*Tasks for this exercise*:
A – Answer these questions from the review of the Sarno film SLEEPY HEAD, one per line:
(i) Which film gave Georgina Spelvin her phenomenal success?
(ii) In how many releases did Tina Russell appear during 1973?
(iii) How is Judith Hamilton introduced in the opening dream sequence?
B – Carry on the review of the Sarno film SLEEPY HEAD from the point where it stops.

In recent years (starting in the '90s via video reissues) Sarno has been rescued from complete obscurity to an unfortunate pendulum swing of currently overrated status. His name is tossed around in the same sentences with pantheon greats like Sirk and Fassbinder, and all sorts of revisionist scholarship takes him way too seriously. SLEEPY HEAD is an eye-opener because the natural XXX conclusion to many of Joe's gimmicks points up in bold relief their shortcomings.

Made in the wake of star Georgina Spelvin's phenomenal success in Gerard Damiano's DEVIL IN MISS JONES, this film casts her as a repressed old maid, living in the Manhattan apartment (oddly enough on W. 23rd St., about 4 blocks from where I live) of her even more repressed sister, Tina Russell. It should be noted that Tina was also a superstar at the time, appearing in over 20 releases during 1973 including the terrific WHATEVER HAPPENED TO MISS September?

Film begins with a dream sequence in color, which is shot with the same "pools of light against darkness" style as so many '60s Sarno epics, in which Judith Hamilton is introduced as the stock Sarno villainess ("the devil's consort"), trying to tempt Georgina into the wonders of lesbian love. Hamilton had already appeared as a lesbian lover of Spelvin's in DEVIL IN MISS JONES.

In the film proper Hamilton schemes as the puppet master, first seducing Spelvin as an old college chum come back to haunt her (despite the fact that their ages don't match, Spelvin being a good 10 years older than the rest of her costars), and then conniving to get sis Russell raped and then also seduced as her dream gal pal.

*Given records*:
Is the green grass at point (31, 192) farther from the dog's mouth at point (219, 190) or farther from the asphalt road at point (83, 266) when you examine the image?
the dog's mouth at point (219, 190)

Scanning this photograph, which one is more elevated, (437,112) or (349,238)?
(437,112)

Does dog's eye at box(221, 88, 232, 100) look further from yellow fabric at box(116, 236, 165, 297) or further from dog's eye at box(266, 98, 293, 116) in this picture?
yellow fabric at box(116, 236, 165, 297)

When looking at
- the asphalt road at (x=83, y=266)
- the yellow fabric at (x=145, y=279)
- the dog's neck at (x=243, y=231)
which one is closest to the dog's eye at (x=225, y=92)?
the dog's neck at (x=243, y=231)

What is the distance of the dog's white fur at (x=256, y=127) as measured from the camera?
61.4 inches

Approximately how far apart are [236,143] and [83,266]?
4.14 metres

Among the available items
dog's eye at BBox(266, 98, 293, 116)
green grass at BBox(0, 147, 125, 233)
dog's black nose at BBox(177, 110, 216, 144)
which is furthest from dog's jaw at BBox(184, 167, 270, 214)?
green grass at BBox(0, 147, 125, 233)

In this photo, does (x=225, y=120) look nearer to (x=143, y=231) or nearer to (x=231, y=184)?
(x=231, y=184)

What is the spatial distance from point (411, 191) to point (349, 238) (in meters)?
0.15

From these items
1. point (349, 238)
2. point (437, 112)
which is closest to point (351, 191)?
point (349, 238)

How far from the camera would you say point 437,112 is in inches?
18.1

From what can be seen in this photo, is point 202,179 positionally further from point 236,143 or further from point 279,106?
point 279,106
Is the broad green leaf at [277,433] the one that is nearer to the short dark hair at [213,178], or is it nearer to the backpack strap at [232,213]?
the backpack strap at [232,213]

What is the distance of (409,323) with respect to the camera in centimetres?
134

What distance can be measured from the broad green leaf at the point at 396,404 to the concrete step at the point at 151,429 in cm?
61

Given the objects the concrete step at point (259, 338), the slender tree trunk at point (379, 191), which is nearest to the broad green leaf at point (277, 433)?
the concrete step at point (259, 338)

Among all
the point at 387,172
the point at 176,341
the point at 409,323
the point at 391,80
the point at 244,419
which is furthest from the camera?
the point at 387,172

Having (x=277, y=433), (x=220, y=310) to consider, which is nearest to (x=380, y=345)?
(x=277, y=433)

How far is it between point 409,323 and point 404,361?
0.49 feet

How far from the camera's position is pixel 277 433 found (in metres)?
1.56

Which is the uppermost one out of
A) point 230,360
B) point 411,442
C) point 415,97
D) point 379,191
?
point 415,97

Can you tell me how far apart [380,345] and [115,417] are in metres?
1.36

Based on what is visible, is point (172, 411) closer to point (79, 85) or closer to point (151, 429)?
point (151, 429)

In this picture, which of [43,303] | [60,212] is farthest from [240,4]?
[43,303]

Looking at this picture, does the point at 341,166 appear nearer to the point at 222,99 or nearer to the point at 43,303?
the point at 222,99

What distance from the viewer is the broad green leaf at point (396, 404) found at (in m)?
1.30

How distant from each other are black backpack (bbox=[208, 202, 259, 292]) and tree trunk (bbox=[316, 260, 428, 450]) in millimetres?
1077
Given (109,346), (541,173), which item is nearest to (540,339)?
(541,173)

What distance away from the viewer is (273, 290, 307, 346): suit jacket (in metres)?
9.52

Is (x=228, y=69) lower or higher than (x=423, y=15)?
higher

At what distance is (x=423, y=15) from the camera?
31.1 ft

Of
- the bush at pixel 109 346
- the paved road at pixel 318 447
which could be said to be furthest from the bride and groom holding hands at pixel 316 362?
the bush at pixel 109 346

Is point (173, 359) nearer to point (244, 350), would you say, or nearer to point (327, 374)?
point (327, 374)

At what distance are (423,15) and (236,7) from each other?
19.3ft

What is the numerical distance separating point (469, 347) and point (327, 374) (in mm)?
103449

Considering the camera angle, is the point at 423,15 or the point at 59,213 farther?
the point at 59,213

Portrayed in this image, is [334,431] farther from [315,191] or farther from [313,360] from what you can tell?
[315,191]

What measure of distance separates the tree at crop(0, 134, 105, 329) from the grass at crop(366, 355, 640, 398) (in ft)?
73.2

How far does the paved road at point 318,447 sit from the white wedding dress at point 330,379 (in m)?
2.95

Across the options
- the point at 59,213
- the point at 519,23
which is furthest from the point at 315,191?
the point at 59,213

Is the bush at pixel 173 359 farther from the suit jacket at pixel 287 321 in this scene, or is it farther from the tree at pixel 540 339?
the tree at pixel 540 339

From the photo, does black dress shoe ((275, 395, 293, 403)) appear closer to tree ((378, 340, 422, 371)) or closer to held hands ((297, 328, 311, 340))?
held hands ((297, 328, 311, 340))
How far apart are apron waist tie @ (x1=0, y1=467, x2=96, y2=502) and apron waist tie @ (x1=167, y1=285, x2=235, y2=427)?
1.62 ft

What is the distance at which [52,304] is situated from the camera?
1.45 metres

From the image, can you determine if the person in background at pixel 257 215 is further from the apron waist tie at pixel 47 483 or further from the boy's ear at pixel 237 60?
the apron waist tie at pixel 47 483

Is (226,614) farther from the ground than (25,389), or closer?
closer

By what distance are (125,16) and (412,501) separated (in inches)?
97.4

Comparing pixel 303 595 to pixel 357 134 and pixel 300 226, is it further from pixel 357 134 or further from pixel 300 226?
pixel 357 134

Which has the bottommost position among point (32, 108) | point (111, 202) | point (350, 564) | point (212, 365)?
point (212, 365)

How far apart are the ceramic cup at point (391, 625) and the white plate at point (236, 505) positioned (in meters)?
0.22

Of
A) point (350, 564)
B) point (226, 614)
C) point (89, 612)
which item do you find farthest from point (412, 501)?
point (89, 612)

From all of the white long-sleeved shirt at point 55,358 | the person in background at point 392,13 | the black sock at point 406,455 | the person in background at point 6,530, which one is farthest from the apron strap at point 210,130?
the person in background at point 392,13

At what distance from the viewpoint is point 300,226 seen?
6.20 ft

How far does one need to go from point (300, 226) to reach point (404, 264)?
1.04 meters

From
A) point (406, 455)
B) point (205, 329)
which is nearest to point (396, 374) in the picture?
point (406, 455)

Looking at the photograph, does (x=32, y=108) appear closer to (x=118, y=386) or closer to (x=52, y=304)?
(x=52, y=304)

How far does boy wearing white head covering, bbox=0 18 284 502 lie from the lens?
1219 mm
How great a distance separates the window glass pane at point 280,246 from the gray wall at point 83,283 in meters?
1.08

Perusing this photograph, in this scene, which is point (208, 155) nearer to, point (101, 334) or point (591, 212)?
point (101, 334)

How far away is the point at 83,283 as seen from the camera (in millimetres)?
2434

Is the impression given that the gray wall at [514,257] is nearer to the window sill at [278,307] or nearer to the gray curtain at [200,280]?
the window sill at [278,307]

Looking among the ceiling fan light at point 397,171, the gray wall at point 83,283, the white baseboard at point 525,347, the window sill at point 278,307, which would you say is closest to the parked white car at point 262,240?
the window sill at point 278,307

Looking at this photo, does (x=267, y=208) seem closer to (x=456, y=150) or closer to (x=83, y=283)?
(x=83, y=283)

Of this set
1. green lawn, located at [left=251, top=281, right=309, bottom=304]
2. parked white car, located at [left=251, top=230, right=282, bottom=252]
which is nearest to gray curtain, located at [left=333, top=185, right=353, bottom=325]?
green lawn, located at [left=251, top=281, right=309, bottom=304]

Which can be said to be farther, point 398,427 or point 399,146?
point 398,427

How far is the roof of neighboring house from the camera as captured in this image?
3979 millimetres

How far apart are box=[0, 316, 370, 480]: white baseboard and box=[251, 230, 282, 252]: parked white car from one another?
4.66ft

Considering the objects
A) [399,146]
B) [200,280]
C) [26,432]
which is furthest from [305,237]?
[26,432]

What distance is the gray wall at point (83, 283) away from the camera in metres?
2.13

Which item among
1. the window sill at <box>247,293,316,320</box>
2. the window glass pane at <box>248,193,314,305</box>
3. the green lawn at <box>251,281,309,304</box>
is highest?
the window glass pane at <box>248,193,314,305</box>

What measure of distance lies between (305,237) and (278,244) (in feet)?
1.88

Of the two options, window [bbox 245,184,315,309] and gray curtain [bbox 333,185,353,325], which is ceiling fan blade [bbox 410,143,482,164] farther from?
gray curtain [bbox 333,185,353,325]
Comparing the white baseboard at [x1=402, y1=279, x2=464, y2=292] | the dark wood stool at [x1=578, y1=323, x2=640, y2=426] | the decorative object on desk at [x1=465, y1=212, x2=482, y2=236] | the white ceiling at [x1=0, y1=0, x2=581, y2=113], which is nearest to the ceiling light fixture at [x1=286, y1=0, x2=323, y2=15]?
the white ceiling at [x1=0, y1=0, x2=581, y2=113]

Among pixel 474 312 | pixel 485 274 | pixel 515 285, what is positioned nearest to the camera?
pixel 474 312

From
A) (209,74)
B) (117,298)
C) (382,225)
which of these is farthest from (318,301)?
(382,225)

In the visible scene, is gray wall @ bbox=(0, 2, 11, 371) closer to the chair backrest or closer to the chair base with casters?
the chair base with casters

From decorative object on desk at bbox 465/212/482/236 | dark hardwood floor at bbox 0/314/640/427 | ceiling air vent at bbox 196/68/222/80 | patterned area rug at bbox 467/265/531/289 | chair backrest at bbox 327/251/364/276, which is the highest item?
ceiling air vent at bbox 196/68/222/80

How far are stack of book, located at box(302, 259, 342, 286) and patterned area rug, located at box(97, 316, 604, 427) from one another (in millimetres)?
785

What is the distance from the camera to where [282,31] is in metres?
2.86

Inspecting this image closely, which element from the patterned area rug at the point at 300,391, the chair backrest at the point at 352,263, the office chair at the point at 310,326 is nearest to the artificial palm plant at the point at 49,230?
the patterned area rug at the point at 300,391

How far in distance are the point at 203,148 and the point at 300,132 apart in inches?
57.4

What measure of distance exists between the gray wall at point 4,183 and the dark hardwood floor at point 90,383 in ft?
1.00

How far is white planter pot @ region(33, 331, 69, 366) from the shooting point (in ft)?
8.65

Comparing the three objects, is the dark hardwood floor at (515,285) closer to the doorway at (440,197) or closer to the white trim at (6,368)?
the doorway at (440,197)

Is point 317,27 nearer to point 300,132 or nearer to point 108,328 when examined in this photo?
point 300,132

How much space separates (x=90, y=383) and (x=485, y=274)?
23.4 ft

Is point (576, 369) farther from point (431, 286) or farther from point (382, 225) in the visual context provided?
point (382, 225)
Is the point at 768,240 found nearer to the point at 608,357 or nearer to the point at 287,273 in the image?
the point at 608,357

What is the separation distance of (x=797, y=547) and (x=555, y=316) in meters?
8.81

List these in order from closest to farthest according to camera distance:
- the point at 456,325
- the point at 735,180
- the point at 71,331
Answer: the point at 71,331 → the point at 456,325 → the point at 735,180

*Answers in order*:
A –
(i) Gerard Damiano's DEVIL IN MISS JONES
(ii) Over 20
(iii) As the stock Sarno villainess ("the devil's consort"), trying to tempt Georgina into the wonders of lesbian love

B –
Along the way we have an impressive roster of NYC talent, mostly wasted in nothing roles. Darby Lloyd Rains is underutilized as author Spelvin's literary agent, who joins in the orgiastic sex on cue without convincing motivation; Russell's hubby Jason is unconvincingly cast as a computer programmer (!), Rains' boyfriend Cal, who not surprisingly eventually ends up in bed with Tina during the orgy; Levi Richards gets the plum assignment to rape Tina; Jamie Gillis cameos, virtually silent for a change, as a male model posing for shutterbug Hamilton (and of course seduced by her); and there's Marc Stevens, clumsily inserted into the film early on in an extraneous sex scene designed to keep the XXX fans from looking at their watches.

Sarno uses his trademark two or three women chatting in foreground closeup technique, stresses lesbian sex, and segues clumsily to an incest payoff, all of his softcore fetishes. Having the women moan, groan and writhe in exaggerated fashion has earned him in some circles acclaim for "depicting female orgasms" on-screen, but I found Spelvin's shrieking like a water buffalo in heat to be disastrous, mere camp. Compare it to several of her excellent performances for other directors (including Damiano) and one wonders why Sarno had her overact so obviously here.

Tina fares even worse: she's supposed to be a traveling bible saleslady employed by American Bible Society (a real-life organization, with headquarters not far from my office on Broadway), and her transition to sexaholic by the time Hamilton and Spelvin get through with her is very poorly directed. It's evidence of a "who cares?" attitude Sarno took to the dozens & dozens of hardcore movies & videos he directed and thoroughly disowned, but which remain part & parcel of his career (even though apologists choose to dismiss them).

Although it is the Spelvin/Russell incest that is meant as the story's climax, much attention is given to a May/December romance between Central Park guitarist Davey Jones and Spelvin. Jones, who had a brief career lasting just a year, appearing in many important NY movies like ILLUSIONS OF A LADY, NOT JUST ANOTHER WOMAN and MADAME ZENOBIA, is convincingly very young looking, sporting tons of acne. Makeup effects maybe?? Just kidding.

Hamilton's overacting here is pitiful, and her hirsute styling (not just legs & crotch but heavy under the armpits) is a turnoff. Sarno surprisingly cast her again in his softcore comedy THE SWITCH, who knows why.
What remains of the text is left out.